= Textauszug =
Es wird jetzt einiges zu tun geben für engagierte Leute, die an diesem Projekt mithelfen wollen.
 - Auswahl des Server
- Gilden-Konzept erarbeiten und festhalten
- Regeln oder Gilden-Charta ausarbeiten mit den Rechten und Pflichten (Muster aus meiner ehemaligen Tätigkeit bestehen bereits)
- Ränge und Aufgaben definieren (Gildenmeister, Offis, Raidleader, Raid-Organisator, Bank etc)
- Terminplanung für den Start von MoP (Leveln, Heros und Raids planen, Berufe pimpen und farmen)
- Website aufbauen, sobald es sinnvoll erscheint.


Was suche ich:
- Engagierte und motivierte Leute, Schweizer und selbstverständlich sind auch weitere Nationalitäten gerne willkommen, sofern sie mit unserem Dialekt zurechtkommen.
- Zuverlässige Raidhalb- oder Raidvollprofis, die sich der Gilde gegenüber verpflichtet fühlen.
- Newbies, die den Willen haben, Raidprofis zu werden und hart daran arbeiten.
- Zukünftige Offis, wie Raidleader, Organisatoren, Akquisiteure etc

 Auf den restlichen Schmuss wie VZ, Sockelung, Zuverlässigkeit und Einhaltung der Raidzeiten bla bla bla verzichte ich hier mal, da sowas eh selbstverständlich für Raidmembers ist.

= Rohdaten =
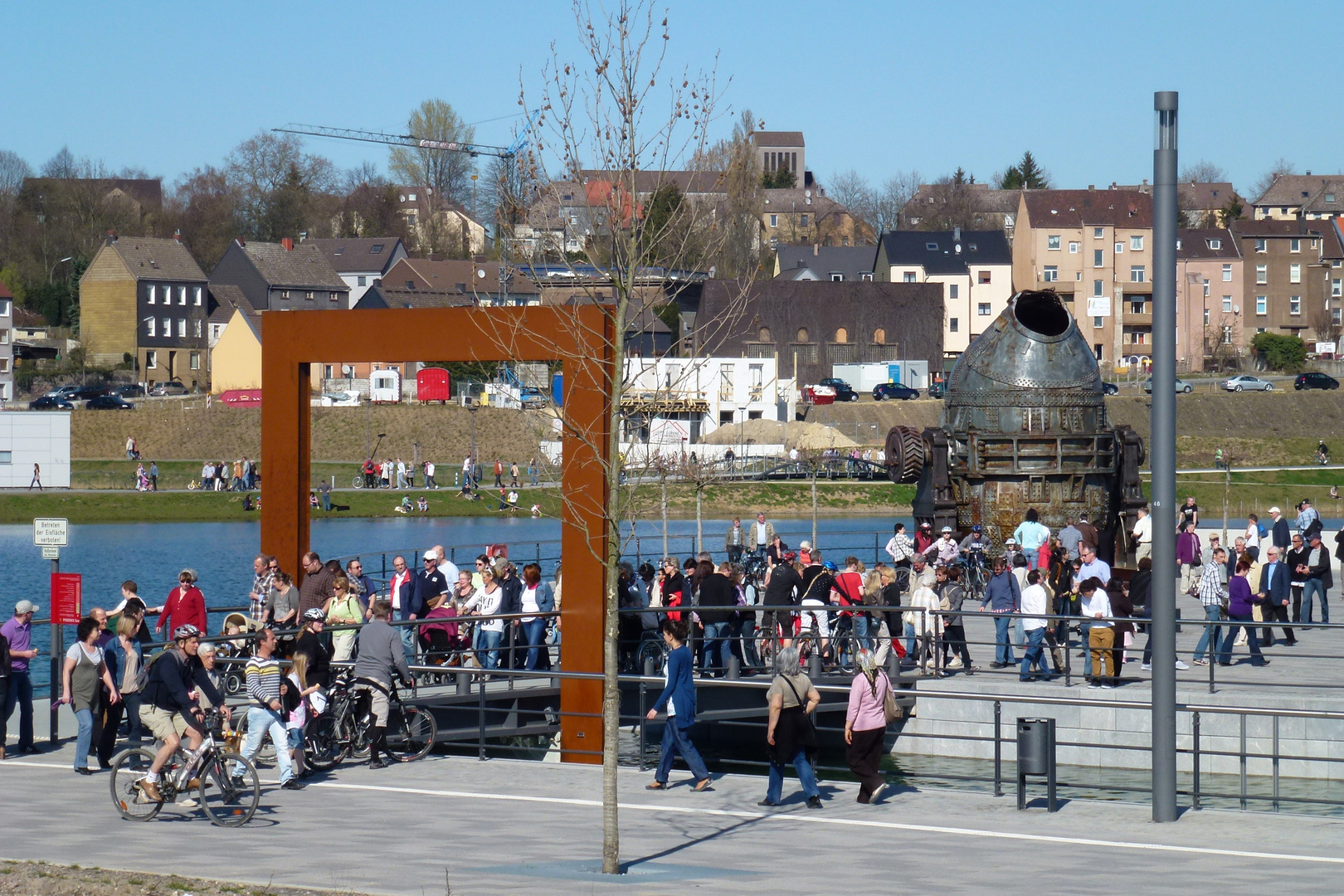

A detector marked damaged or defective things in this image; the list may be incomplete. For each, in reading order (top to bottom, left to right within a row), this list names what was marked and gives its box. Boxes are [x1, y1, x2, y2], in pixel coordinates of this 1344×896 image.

rusty steel frame sculpture [261, 304, 615, 762]
rusted metal machine [881, 291, 1145, 564]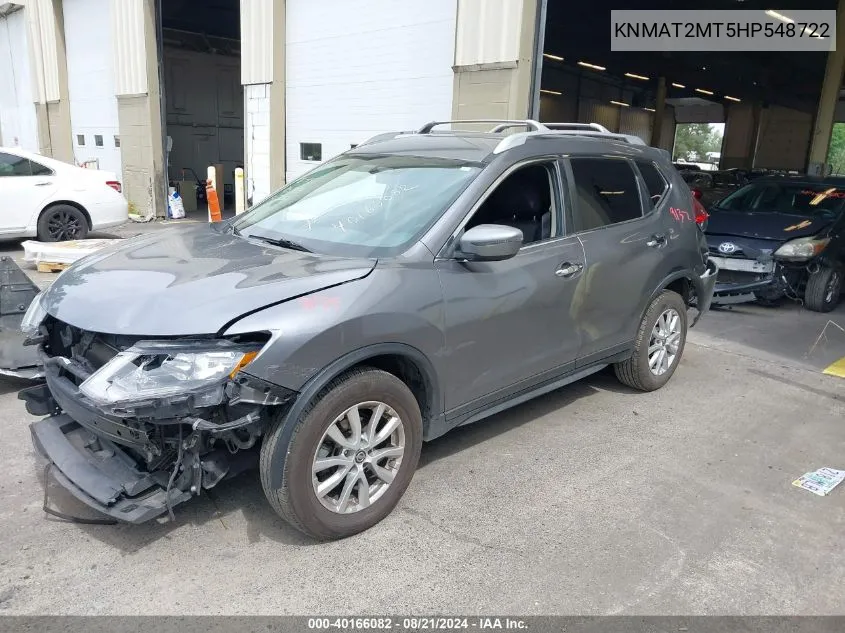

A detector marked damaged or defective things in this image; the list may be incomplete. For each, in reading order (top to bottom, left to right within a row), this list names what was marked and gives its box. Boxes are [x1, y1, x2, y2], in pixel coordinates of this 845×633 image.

broken headlight [19, 288, 47, 336]
crumpled front bumper [30, 412, 190, 520]
damaged front end [21, 314, 296, 520]
broken headlight [81, 338, 264, 408]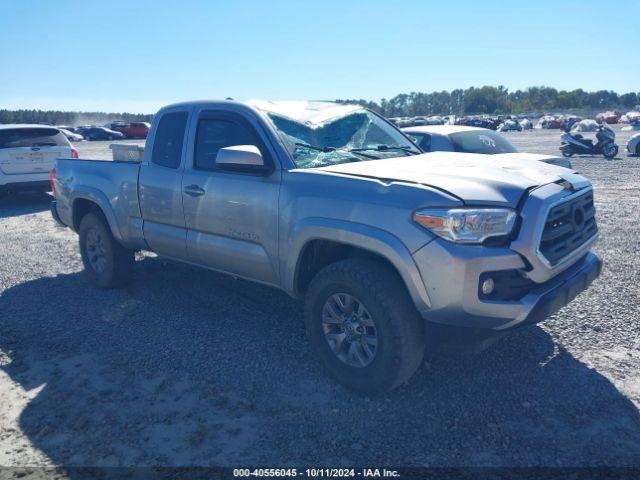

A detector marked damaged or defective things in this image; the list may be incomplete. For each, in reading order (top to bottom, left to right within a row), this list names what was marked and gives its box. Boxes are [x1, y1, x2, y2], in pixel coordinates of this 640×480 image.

damaged windshield [264, 107, 420, 169]
crumpled hood [318, 152, 576, 206]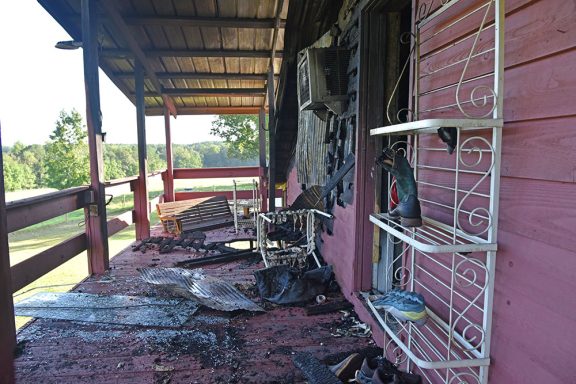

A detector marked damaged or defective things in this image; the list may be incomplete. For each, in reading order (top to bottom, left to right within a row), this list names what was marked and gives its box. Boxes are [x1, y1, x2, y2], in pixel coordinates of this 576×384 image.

burned porch floor [13, 226, 376, 382]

= Aufgaben =
1 > Welche Bedingung stellt der Beitrag zur Gildengründung an Leute anderer Nationalitäten?
2 > Schreibe den Beitrag zur Gildengründung nach seinem letzten Satz weiter.
Die Einträge stammen aus einer anderen Quelle.

= Lösungen =
1 > Sie müssen mit dem Dialekt zurechtkommen.

2 >
 Für Interessenten an diesem Projekt stehe ich für weitere Fragen gerne zur Verfügung. Man kann Antworten auf diesem Post hier geben oder im Forum eine Nachricht zukommen lassen. Wer mit mir ein TS-Gespräch führen möchte kann auf dem Server Todeswache-EU den Char Polgàra ansprechen oder eine Nachricht hinterlassen. Meist bin ich am Wochenende oder nur kurz während der Woche abends erreichbar (Raids mache ich keine mehr, da der Stamm nicht in der Lage war DS HM zu machen; ich farme nur noch Erfolge 8-//). 

Nun bin ich gespannt, wie sich das hier entwickelt und freue mich auf die Antworten.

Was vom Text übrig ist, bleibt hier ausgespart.